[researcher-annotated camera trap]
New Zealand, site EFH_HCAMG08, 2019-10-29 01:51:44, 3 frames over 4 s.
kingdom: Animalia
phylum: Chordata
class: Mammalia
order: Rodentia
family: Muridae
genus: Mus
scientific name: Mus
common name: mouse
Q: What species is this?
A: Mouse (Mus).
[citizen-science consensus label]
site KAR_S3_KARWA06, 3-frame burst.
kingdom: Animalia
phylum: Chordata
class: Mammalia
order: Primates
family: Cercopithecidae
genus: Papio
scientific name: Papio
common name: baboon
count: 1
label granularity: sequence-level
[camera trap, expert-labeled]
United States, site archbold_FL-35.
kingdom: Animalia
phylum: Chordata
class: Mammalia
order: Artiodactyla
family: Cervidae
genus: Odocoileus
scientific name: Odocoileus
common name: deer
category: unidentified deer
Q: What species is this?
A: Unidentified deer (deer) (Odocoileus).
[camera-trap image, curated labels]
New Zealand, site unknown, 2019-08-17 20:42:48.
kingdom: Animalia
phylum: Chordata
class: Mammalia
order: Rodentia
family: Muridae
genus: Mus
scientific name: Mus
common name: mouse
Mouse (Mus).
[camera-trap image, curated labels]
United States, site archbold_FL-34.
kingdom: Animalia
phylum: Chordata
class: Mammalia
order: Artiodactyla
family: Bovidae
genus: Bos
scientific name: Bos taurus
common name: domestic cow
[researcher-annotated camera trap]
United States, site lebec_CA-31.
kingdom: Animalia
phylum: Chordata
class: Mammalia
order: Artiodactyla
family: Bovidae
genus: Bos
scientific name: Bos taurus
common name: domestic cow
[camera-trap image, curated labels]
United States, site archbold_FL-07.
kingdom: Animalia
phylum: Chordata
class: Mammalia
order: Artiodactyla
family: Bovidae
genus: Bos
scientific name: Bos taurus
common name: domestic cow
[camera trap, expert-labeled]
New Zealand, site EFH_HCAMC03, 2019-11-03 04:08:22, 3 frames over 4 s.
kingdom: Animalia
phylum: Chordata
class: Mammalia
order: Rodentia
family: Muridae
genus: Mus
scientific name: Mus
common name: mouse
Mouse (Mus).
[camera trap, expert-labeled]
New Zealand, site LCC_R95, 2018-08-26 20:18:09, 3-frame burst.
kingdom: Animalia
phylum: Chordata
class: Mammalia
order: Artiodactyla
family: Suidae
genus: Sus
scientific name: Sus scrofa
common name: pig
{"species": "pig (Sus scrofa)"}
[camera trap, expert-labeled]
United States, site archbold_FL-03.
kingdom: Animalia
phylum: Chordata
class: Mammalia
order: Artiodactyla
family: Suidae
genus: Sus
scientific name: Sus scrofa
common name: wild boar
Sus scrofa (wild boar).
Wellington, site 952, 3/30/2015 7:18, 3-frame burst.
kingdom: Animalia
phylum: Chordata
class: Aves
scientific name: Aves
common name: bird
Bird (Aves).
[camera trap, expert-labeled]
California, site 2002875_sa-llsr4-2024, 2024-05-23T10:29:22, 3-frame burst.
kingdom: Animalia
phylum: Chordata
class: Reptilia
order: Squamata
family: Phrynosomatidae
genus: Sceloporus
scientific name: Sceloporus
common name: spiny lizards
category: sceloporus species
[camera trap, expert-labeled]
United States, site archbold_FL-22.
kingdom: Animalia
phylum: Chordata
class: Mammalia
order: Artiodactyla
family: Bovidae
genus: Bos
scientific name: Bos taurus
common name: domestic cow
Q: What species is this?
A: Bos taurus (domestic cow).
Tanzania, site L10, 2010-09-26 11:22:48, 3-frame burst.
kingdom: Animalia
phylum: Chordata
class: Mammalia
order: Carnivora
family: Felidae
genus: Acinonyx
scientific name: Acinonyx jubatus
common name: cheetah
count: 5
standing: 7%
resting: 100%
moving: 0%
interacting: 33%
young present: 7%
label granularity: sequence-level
■ ■ ■ ■ ■ ■ ■
WHAT THE TASK REQUIRES:
Copy the whole listing out exactly, so that every line matches what is above.

TASK ANSWER:
[researcher-annotated camera trap]
New Zealand, site EFH_HCAMG08, 2019-10-29 01:51:44, 3 frames over 4 s.
kingdom: Animalia
phylum: Chordata
class: Mammalia
order: Rodentia
family: Muridae
genus: Mus
scientific name: Mus
common name: mouse
Q: What species is this?
A: Mouse (Mus).
[citizen-science consensus label]
site KAR_S3_KARWA06, 3-frame burst.
kingdom: Animalia
phylum: Chordata
class: Mammalia
order: Primates
family: Cercopithecidae
genus: Papio
scientific name: Papio
common name: baboon
count: 1
label granularity: sequence-level
[camera trap, expert-labeled]
United States, site archbold_FL-35.
kingdom: Animalia
phylum: Chordata
class: Mammalia
order: Artiodactyla
family: Cervidae
genus: Odocoileus
scientific name: Odocoileus
common name: deer
category: unidentified deer
Q: What species is this?
A: Unidentified deer (deer) (Odocoileus).
[camera-trap image, curated labels]
New Zealand, site unknown, 2019-08-17 20:42:48.
kingdom: Animalia
phylum: Chordata
class: Mammalia
order: Rodentia
family: Muridae
genus: Mus
scientific name: Mus
common name: mouse
Mouse (Mus).
[camera-trap image, curated labels]
United States, site archbold_FL-34.
kingdom: Animalia
phylum: Chordata
class: Mammalia
order: Artiodactyla
family: Bovidae
genus: Bos
scientific name: Bos taurus
common name: domestic cow
[researcher-annotated camera trap]
United States, site lebec_CA-31.
kingdom: Animalia
phylum: Chordata
class: Mammalia
order: Artiodactyla
family: Bovidae
genus: Bos
scientific name: Bos taurus
common name: domestic cow
[camera-trap image, curated labels]
United States, site archbold_FL-07.
kingdom: Animalia
phylum: Chordata
class: Mammalia
order: Artiodactyla
family: Bovidae
genus: Bos
scientific name: Bos taurus
common name: domestic cow
[camera trap, expert-labeled]
New Zealand, site EFH_HCAMC03, 2019-11-03 04:08:22, 3 frames over 4 s.
kingdom: Animalia
phylum: Chordata
class: Mammalia
order: Rodentia
family: Muridae
genus: Mus
scientific name: Mus
common name: mouse
Mouse (Mus).
[camera trap, expert-labeled]
New Zealand, site LCC_R95, 2018-08-26 20:18:09, 3-frame burst.
kingdom: Animalia
phylum: Chordata
class: Mammalia
order: Artiodactyla
family: Suidae
genus: Sus
scientific name: Sus scrofa
common name: pig
{"species": "pig (Sus scrofa)"}
[camera trap, expert-labeled]
United States, site archbold_FL-03.
kingdom: Animalia
phylum: Chordata
class: Mammalia
order: Artiodactyla
family: Suidae
genus: Sus
scientific name: Sus scrofa
common name: wild boar
Sus scrofa (wild boar).
Wellington, site 952, 3/30/2015 7:18, 3-frame burst.
kingdom: Animalia
phylum: Chordata
class: Aves
scientific name: Aves
common name: bird
Bird (Aves).
[camera trap, expert-labeled]
California, site 2002875_sa-llsr4-2024, 2024-05-23T10:29:22, 3-frame burst.
kingdom: Animalia
phylum: Chordata
class: Reptilia
order: Squamata
family: Phrynosomatidae
genus: Sceloporus
scientific name: Sceloporus
common name: spiny lizards
category: sceloporus species
[camera trap, expert-labeled]
United States, site archbold_FL-22.
kingdom: Animalia
phylum: Chordata
class: Mammalia
order: Artiodactyla
family: Bovidae
genus: Bos
scientific name: Bos taurus
common name: domestic cow
Q: What species is this?
A: Bos taurus (domestic cow).
Tanzania, site L10, 2010-09-26 11:22:48, 3-frame burst.
kingdom: Animalia
phylum: Chordata
class: Mammalia
order: Carnivora
family: Felidae
genus: Acinonyx
scientific name: Acinonyx jubatus
common name: cheetah
count: 5
standing: 7%
resting: 100%
moving: 0%
interacting: 33%
young present: 7%
label granularity: sequence-level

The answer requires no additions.